The budget would not touch payments to insurance companies for private Medicare Advantage plans, even though many Democrats and independent experts say those plans are overpaid.
In the next five years, the largest amount of Medicare savings, by far, would come from hospitals: $15 billion from an across-the-board reduction in the annual updates for inpatient care; $25 billion from special payments to hospitals serving large numbers of poor people; and $20 billion from capital payments for the construction of hospital buildings and the purchase of equipment.
In addition, the president's budget would reduce special Medicare payments to teaching hospitals, including many in the New York area, by $23 billion over the next five years.
To justify prior budget proposals, the White House has often cited the work of an independent federal panel, the Medicare Payment Advisory Commission. The panel voted this month to recommend that Medicare payments to hospitals be increased about 3 percent in 2009, to reflect the expected increase in the cost of goods and services hospitals use. Under the president's budget, Medicare payments would not keep pace with those costs in 2009 or any subsequent year.
The advisory panel found that the special Medicare payments to teaching hospitals were excessive, as the White House contends. But it recommended a much more modest cutback than Mr. Bush will propose.
Kenneth E. Raske, president of the Greater New York Hospital Association, said the president's proposals showed "great insensitivity to teaching hospitals" across the country. The proposals "would undermine our ability to train young doctors at a time when the nation is facing a shortage of doctors," Mr. Raske said.
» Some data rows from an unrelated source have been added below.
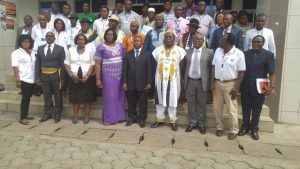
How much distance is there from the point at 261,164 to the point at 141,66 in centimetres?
267

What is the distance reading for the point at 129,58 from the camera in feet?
17.3

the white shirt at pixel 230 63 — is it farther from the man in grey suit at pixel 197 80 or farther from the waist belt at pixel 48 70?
the waist belt at pixel 48 70

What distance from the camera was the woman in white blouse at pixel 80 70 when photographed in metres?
5.40

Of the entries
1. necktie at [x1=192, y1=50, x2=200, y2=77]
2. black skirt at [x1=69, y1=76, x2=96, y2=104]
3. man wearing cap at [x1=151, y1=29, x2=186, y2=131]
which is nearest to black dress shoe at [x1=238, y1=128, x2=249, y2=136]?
man wearing cap at [x1=151, y1=29, x2=186, y2=131]

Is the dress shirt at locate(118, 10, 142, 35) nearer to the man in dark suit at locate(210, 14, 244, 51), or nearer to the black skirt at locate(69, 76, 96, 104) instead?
the black skirt at locate(69, 76, 96, 104)

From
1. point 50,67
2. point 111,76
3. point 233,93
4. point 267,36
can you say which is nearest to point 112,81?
point 111,76

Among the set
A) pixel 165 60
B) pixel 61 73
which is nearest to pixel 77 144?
pixel 61 73

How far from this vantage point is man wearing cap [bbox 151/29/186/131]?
5074mm

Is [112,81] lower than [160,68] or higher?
lower

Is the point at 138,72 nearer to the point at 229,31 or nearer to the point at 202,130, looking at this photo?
the point at 202,130

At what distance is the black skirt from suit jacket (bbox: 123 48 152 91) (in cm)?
86

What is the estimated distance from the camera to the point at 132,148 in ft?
14.5

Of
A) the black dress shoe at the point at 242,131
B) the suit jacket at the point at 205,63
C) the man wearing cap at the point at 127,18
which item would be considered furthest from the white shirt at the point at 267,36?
the man wearing cap at the point at 127,18

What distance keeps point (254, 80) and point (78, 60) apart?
3.34 metres
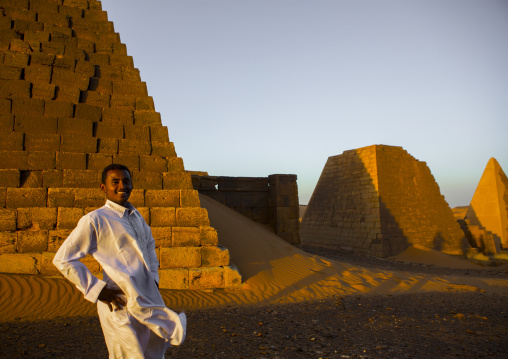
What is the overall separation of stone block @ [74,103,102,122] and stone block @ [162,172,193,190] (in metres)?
1.87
Under the president's budget, Medicare payment rates for nursing homes would be frozen in 2009, and payment rates for home health agencies would be frozen at current levels through 2013.
William A. Dombi, vice president of the National Association for Home Care and Hospice, a trade group, said the proposal could affect many of the three million Medicare beneficiaries who receive home health services each year.
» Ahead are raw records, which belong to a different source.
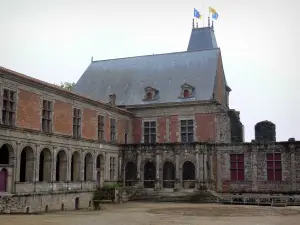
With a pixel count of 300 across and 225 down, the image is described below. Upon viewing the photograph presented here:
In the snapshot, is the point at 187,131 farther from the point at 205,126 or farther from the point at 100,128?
the point at 100,128

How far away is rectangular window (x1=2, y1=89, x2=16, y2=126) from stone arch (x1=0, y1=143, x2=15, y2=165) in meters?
1.45

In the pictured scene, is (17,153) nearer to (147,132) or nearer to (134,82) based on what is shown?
(147,132)

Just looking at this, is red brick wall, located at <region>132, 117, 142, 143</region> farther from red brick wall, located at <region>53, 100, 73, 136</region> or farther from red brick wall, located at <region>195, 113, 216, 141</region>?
red brick wall, located at <region>53, 100, 73, 136</region>

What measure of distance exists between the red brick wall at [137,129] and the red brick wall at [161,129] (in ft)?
6.60

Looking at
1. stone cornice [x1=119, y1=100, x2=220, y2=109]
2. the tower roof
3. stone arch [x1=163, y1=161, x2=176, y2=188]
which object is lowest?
stone arch [x1=163, y1=161, x2=176, y2=188]

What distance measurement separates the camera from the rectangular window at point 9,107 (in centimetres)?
2656

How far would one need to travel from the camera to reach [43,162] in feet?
101

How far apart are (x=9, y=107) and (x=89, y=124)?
30.9ft

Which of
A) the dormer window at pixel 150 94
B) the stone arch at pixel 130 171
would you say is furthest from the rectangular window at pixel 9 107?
the dormer window at pixel 150 94

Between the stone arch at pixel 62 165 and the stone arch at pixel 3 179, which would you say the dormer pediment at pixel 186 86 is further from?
the stone arch at pixel 3 179

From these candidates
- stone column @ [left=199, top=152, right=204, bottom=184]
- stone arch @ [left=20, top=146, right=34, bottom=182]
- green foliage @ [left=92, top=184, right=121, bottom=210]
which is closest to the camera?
stone arch @ [left=20, top=146, right=34, bottom=182]

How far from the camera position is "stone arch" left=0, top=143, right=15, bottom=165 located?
26.6m

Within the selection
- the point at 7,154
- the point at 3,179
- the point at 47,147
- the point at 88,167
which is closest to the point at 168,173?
the point at 88,167

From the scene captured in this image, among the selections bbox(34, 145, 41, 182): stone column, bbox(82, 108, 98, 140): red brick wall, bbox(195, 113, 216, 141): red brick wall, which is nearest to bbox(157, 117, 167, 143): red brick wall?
bbox(195, 113, 216, 141): red brick wall
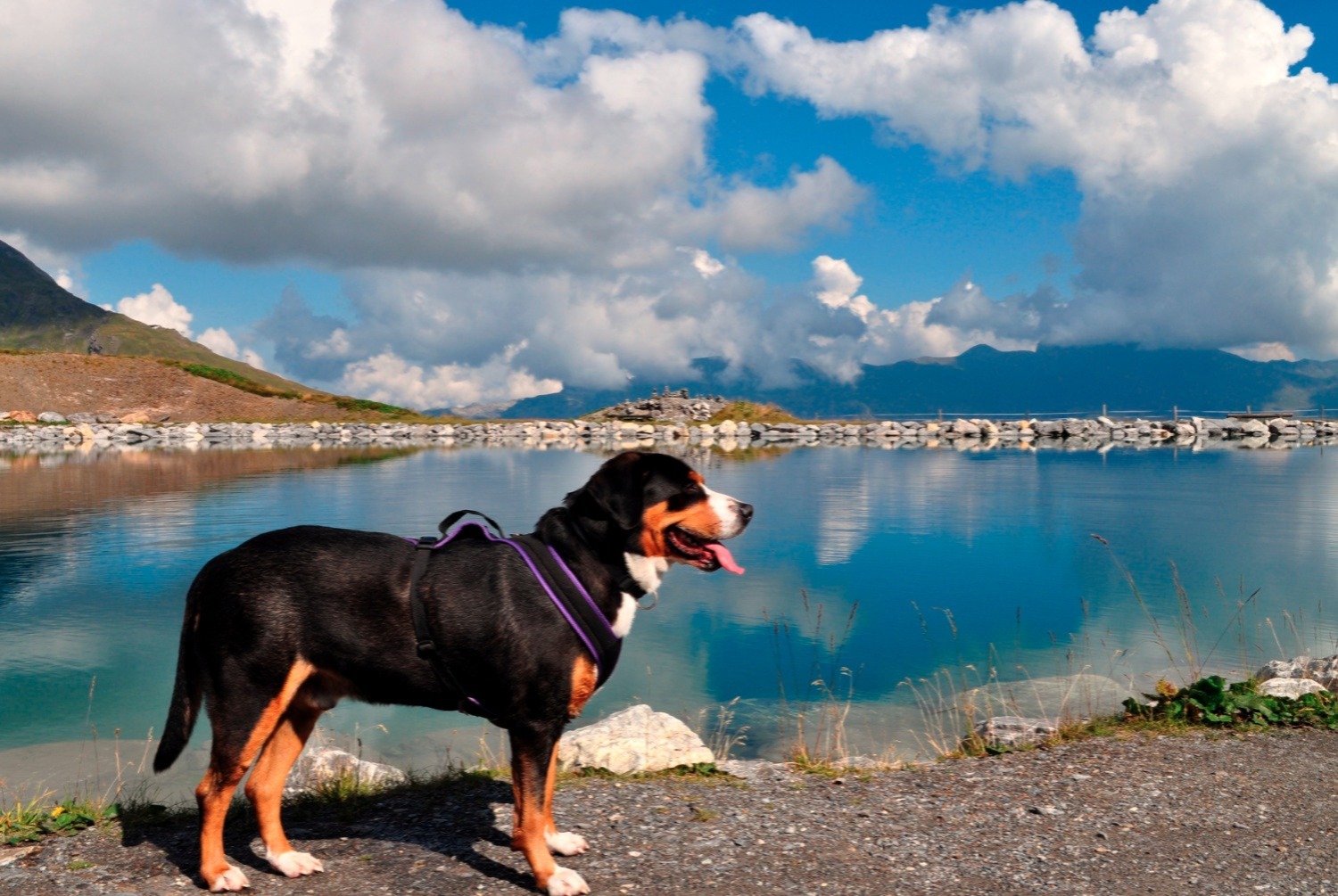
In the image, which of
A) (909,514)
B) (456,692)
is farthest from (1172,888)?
(909,514)

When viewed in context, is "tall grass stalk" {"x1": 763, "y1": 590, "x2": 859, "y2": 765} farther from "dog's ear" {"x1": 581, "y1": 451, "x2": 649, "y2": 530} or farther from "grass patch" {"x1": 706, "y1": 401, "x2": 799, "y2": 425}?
"grass patch" {"x1": 706, "y1": 401, "x2": 799, "y2": 425}

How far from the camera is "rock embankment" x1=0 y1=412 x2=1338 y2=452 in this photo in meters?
69.9

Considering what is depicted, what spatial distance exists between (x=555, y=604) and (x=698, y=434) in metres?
70.3

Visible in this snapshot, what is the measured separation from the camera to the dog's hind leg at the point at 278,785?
14.8 feet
"Under the proposal," Mr. Dombi said, "75 percent to 80 percent of home health agencies would be doomed. They would not be able to meet payroll. They would not be able to operate."
Within 15 days of sending his budget to Congress, Mr. Bush is supposed to submit legislation to strengthen the financial condition of Medicare and to reduce its reliance on general revenues, which include income taxes. The 2003 Medicare law established special procedures to ensure that Congress would consider such legislation.
House Democrats want to eliminate this requirement, saying it is a Republican device to undermine Medicare's status as an entitlement.